[Stored items]
*-*-*
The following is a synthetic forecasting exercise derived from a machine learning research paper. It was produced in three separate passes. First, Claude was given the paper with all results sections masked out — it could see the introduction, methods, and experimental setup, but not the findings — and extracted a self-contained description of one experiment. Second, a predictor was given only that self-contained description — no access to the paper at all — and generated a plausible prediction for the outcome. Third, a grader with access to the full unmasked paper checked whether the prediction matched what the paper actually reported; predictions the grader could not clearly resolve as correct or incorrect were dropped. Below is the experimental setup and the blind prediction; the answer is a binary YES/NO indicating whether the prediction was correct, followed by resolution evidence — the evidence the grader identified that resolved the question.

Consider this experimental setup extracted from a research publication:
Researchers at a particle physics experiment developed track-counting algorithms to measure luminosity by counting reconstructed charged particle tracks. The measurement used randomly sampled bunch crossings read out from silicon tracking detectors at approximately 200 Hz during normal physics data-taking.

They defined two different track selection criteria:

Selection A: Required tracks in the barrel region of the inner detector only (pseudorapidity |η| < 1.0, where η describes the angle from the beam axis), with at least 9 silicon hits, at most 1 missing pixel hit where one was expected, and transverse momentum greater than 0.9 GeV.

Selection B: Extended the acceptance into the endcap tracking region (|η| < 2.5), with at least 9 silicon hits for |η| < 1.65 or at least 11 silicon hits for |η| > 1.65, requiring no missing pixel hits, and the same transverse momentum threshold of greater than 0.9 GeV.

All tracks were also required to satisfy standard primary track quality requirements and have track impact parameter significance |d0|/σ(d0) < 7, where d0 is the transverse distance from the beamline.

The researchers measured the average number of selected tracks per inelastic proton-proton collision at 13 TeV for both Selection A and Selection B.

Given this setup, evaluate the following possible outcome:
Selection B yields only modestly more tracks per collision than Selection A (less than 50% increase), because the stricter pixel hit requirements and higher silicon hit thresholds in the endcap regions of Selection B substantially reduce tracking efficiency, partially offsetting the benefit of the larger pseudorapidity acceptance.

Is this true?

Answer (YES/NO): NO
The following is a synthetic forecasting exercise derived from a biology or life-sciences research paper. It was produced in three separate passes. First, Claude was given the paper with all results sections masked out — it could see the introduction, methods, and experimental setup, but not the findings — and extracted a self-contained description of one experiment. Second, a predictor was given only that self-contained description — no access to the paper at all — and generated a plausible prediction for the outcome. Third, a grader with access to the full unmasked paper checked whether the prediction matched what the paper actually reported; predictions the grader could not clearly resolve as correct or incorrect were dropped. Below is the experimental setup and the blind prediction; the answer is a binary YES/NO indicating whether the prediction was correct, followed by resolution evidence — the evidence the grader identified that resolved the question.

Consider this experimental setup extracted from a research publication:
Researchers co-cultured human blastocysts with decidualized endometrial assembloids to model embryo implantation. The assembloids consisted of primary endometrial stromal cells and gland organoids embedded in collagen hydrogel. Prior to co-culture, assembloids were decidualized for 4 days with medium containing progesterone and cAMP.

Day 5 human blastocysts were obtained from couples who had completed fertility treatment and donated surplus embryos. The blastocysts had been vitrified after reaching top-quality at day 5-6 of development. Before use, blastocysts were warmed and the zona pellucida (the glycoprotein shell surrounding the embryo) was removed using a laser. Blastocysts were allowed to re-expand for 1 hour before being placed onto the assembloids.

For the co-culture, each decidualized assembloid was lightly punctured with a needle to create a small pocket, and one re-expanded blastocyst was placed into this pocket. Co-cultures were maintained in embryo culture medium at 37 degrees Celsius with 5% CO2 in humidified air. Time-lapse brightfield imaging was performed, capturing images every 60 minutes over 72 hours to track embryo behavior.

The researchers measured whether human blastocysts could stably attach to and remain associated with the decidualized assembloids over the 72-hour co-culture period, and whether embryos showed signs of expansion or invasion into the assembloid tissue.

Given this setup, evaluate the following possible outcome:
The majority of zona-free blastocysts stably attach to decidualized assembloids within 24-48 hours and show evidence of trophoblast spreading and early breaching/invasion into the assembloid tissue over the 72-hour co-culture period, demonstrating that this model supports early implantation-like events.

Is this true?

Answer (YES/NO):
*-*-*
TO DO :: Retype every entry exactly as it stands.

FINAL ANSWER ::
The following is a synthetic forecasting exercise derived from a machine learning research paper. It was produced in three separate passes. First, Claude was given the paper with all results sections masked out — it could see the introduction, methods, and experimental setup, but not the findings — and extracted a self-contained description of one experiment. Second, a predictor was given only that self-contained description — no access to the paper at all — and generated a plausible prediction for the outcome. Third, a grader with access to the full unmasked paper checked whether the prediction matched what the paper actually reported; predictions the grader could not clearly resolve as correct or incorrect were dropped. Below is the experimental setup and the blind prediction; the answer is a binary YES/NO indicating whether the prediction was correct, followed by resolution evidence — the evidence the grader identified that resolved the question.

Consider this experimental setup extracted from a research publication:
Researchers at a particle physics experiment developed track-counting algorithms to measure luminosity by counting reconstructed charged particle tracks. The measurement used randomly sampled bunch crossings read out from silicon tracking detectors at approximately 200 Hz during normal physics data-taking.

They defined two different track selection criteria:

Selection A: Required tracks in the barrel region of the inner detector only (pseudorapidity |η| < 1.0, where η describes the angle from the beam axis), with at least 9 silicon hits, at most 1 missing pixel hit where one was expected, and transverse momentum greater than 0.9 GeV.

Selection B: Extended the acceptance into the endcap tracking region (|η| < 2.5), with at least 9 silicon hits for |η| < 1.65 or at least 11 silicon hits for |η| > 1.65, requiring no missing pixel hits, and the same transverse momentum threshold of greater than 0.9 GeV.

All tracks were also required to satisfy standard primary track quality requirements and have track impact parameter significance |d0|/σ(d0) < 7, where d0 is the transverse distance from the beamline.

The researchers measured the average number of selected tracks per inelastic proton-proton collision at 13 TeV for both Selection A and Selection B.

Given this setup, evaluate the following possible outcome:
Selection B yields only modestly more tracks per collision than Selection A (less than 50% increase), because the stricter pixel hit requirements and higher silicon hit thresholds in the endcap regions of Selection B substantially reduce tracking efficiency, partially offsetting the benefit of the larger pseudorapidity acceptance.

Is this true?

Answer (YES/NO): NO
The following is a synthetic forecasting exercise derived from a biology or life-sciences research paper. It was produced in three separate passes. First, Claude was given the paper with all results sections masked out — it could see the introduction, methods, and experimental setup, but not the findings — and extracted a self-contained description of one experiment. Second, a predictor was given only that self-contained description — no access to the paper at all — and generated a plausible prediction for the outcome. Third, a grader with access to the full unmasked paper checked whether the prediction matched what the paper actually reported; predictions the grader could not clearly resolve as correct or incorrect were dropped. Below is the experimental setup and the blind prediction; the answer is a binary YES/NO indicating whether the prediction was correct, followed by resolution evidence — the evidence the grader identified that resolved the question.

Consider this experimental setup extracted from a research publication:
Researchers co-cultured human blastocysts with decidualized endometrial assembloids to model embryo implantation. The assembloids consisted of primary endometrial stromal cells and gland organoids embedded in collagen hydrogel. Prior to co-culture, assembloids were decidualized for 4 days with medium containing progesterone and cAMP.

Day 5 human blastocysts were obtained from couples who had completed fertility treatment and donated surplus embryos. The blastocysts had been vitrified after reaching top-quality at day 5-6 of development. Before use, blastocysts were warmed and the zona pellucida (the glycoprotein shell surrounding the embryo) was removed using a laser. Blastocysts were allowed to re-expand for 1 hour before being placed onto the assembloids.

For the co-culture, each decidualized assembloid was lightly punctured with a needle to create a small pocket, and one re-expanded blastocyst was placed into this pocket. Co-cultures were maintained in embryo culture medium at 37 degrees Celsius with 5% CO2 in humidified air. Time-lapse brightfield imaging was performed, capturing images every 60 minutes over 72 hours to track embryo behavior.

The researchers measured whether human blastocysts could stably attach to and remain associated with the decidualized assembloids over the 72-hour co-culture period, and whether embryos showed signs of expansion or invasion into the assembloid tissue.

Given this setup, evaluate the following possible outcome:
The majority of zona-free blastocysts stably attach to decidualized assembloids within 24-48 hours and show evidence of trophoblast spreading and early breaching/invasion into the assembloid tissue over the 72-hour co-culture period, demonstrating that this model supports early implantation-like events.

Is this true?

Answer (YES/NO):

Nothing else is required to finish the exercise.